Italian breed of pig

The Casertana is a breed of domestic pig from Campania, in southern Italy. It is mainly associated with the province of Caserta, from which its name derives, but was in the past also raised in the provinces of Campobasso, Naples, Rome and Salerno. The area of the lower basin of the Garigliano and Volturno rivers, including the comuni of Carinola, Mondragone, Minturno, Sessa Aurunca and Teano, was particularly known for production of the breed, which may also be known as the Teanese after the town of Teano.
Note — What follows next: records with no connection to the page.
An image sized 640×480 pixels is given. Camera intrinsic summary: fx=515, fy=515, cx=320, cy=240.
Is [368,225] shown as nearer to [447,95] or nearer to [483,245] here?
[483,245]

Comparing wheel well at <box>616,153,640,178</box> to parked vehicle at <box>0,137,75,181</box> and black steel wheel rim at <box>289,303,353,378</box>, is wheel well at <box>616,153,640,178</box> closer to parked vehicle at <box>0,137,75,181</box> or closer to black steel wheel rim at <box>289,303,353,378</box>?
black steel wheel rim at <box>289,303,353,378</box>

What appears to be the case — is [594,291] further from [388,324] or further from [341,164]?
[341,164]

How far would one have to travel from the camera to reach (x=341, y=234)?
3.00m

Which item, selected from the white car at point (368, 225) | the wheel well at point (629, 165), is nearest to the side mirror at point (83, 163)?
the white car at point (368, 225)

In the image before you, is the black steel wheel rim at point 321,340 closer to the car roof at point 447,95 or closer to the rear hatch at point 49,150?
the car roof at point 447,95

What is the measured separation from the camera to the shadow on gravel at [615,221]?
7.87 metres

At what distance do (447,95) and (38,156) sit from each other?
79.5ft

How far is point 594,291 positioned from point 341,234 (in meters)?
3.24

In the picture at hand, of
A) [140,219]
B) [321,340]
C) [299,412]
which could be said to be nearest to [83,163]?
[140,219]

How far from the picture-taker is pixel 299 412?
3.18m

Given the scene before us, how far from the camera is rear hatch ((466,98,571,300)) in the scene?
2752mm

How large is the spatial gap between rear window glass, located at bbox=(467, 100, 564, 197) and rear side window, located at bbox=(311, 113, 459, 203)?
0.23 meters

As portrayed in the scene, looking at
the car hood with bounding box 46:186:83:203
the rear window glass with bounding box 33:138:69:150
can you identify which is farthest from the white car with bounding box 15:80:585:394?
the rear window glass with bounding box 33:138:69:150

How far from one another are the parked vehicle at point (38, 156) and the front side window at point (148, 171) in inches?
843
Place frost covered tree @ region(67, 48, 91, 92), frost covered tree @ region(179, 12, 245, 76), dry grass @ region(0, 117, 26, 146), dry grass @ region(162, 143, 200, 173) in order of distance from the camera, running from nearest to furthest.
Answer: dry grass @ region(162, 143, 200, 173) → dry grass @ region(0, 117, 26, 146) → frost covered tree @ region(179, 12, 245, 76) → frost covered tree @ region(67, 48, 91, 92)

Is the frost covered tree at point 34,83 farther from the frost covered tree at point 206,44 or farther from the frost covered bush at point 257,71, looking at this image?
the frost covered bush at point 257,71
The Casertana has two unusual physical traits: it is virtually or totally hairless, which gives rise to its alternative name Pelatella, "hairless one"; and it has two wattles or cylindrical appendages hanging from the lower part of the throat.

It is one of the six autochthonous pig breeds recognised by the Ministero delle Politiche Agricole Alimentari e Forestali, the Italian ministry of agriculture and forestry.

==History==

The Casertana was in the past numerous and widely distributed in Italy. According to a census taken in 1942, there were more than 50,000 head in the province of Caserta alone. As with other indigenous Italian pig breeds, numbers fell sharply in the second part of the twentieth century, and the Casertana came close to extinction.

A herdbook was established in 2001, and is kept by the Associazione Nazionale Allevatori Suini, the Italian national association of pig breeders. The population remains low: at the end of 2007 it was 594, and conservation status of the breed was listed as "critical" by the FAO. At the end of 2012 there were 403 pigs registered.